DATA TO USE:
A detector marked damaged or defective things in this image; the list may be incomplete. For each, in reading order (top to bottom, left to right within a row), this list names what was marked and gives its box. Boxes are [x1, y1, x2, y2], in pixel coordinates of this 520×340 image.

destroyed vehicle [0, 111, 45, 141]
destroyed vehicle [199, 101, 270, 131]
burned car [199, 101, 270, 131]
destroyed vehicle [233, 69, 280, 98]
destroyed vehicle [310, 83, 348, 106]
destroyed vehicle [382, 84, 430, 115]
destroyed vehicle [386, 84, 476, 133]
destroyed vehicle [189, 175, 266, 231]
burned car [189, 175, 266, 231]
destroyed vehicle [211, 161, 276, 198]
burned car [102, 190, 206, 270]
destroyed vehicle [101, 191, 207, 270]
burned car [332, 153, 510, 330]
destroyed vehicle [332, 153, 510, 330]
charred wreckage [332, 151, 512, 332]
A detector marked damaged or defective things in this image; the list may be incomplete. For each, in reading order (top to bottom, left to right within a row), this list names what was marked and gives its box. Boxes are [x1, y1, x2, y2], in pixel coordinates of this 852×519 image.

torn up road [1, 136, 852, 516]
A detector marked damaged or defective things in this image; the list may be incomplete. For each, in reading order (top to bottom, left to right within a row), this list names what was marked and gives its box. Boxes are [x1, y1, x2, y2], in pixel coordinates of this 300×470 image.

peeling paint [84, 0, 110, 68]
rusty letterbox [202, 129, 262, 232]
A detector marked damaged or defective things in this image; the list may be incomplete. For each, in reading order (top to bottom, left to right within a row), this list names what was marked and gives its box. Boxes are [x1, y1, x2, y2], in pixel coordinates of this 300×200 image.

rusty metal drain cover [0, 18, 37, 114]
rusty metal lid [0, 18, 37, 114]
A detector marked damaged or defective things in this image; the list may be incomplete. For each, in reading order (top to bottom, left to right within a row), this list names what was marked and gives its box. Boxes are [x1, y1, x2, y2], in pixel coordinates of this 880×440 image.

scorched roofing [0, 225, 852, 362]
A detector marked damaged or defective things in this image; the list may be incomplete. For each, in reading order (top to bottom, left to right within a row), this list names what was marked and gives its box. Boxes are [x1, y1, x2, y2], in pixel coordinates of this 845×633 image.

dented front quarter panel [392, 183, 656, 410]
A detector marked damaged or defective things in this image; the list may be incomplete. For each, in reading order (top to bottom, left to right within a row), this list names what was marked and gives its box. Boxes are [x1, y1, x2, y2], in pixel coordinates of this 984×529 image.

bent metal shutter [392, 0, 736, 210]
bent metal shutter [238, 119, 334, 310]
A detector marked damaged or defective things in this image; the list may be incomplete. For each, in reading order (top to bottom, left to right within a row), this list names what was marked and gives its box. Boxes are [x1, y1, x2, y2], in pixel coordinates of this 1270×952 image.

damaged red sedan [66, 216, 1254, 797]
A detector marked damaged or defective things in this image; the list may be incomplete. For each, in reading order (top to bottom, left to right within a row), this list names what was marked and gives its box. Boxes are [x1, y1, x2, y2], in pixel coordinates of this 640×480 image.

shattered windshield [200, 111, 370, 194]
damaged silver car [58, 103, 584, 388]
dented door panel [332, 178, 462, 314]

WORK TO COMPLETE:
Please copy every line of the items above word for word, with nothing changed or left out.

IN RESPONSE:
A detector marked damaged or defective things in this image; the list may be incomplete. For each, in reading order (top to bottom, left to right within a row), this list names what was marked and gives its box. Boxes are [x1, y1, x2, y2], in pixel coordinates of this 520×340 image.

destroyed vehicle [0, 111, 45, 141]
destroyed vehicle [199, 101, 270, 131]
burned car [199, 101, 270, 131]
destroyed vehicle [233, 69, 280, 98]
destroyed vehicle [310, 83, 348, 106]
destroyed vehicle [382, 84, 430, 115]
destroyed vehicle [386, 84, 476, 133]
destroyed vehicle [189, 175, 266, 231]
burned car [189, 175, 266, 231]
destroyed vehicle [211, 161, 276, 198]
burned car [102, 190, 206, 270]
destroyed vehicle [101, 191, 207, 270]
burned car [332, 153, 510, 330]
destroyed vehicle [332, 153, 510, 330]
charred wreckage [332, 151, 512, 332]
A detector marked damaged or defective things in this image; the list may be incomplete. For each, in reading order (top to bottom, left to right within a row), this list names what was marked and gives its box. Boxes are [x1, y1, x2, y2], in pixel coordinates of this 852×519 image.

torn up road [1, 136, 852, 516]
A detector marked damaged or defective things in this image; the list may be incomplete. For each, in reading order (top to bottom, left to right within a row), this list names what was marked and gives its box. Boxes are [x1, y1, x2, y2], in pixel coordinates of this 300×470 image.

peeling paint [84, 0, 110, 68]
rusty letterbox [202, 129, 262, 232]
A detector marked damaged or defective things in this image; the list may be incomplete. For each, in reading order (top to bottom, left to right within a row), this list names what was marked and gives its box. Boxes are [x1, y1, x2, y2], in pixel coordinates of this 300×200 image.

rusty metal drain cover [0, 18, 37, 114]
rusty metal lid [0, 18, 37, 114]
A detector marked damaged or defective things in this image; the list may be incomplete. For each, in reading order (top to bottom, left to right within a row), this list names what was marked and gives its box. Boxes are [x1, y1, x2, y2], in pixel coordinates of this 880×440 image.

scorched roofing [0, 225, 852, 362]
A detector marked damaged or defective things in this image; the list may be incomplete. For each, in reading order (top to bottom, left to right within a row), this list names what was marked and gives its box. Boxes are [x1, y1, x2, y2], in pixel coordinates of this 845×633 image.

dented front quarter panel [392, 183, 656, 410]
A detector marked damaged or defective things in this image; the list may be incomplete. For each, in reading order (top to bottom, left to right within a row), this list names what was marked and gives its box. Boxes are [x1, y1, x2, y2], in pixel coordinates of this 984×529 image.

bent metal shutter [392, 0, 736, 210]
bent metal shutter [238, 119, 334, 310]
A detector marked damaged or defective things in this image; the list may be incomplete. For each, in reading order (top to bottom, left to right within a row), this list names what was marked and gives its box. Boxes are [x1, y1, x2, y2], in pixel coordinates of this 1270×952 image.

damaged red sedan [66, 216, 1254, 797]
A detector marked damaged or defective things in this image; the list may be incomplete. For each, in reading order (top to bottom, left to right within a row), this list names what was marked and gives its box. Boxes are [x1, y1, x2, y2], in pixel coordinates of this 640×480 image.

shattered windshield [200, 111, 370, 194]
damaged silver car [58, 103, 584, 388]
dented door panel [332, 178, 462, 314]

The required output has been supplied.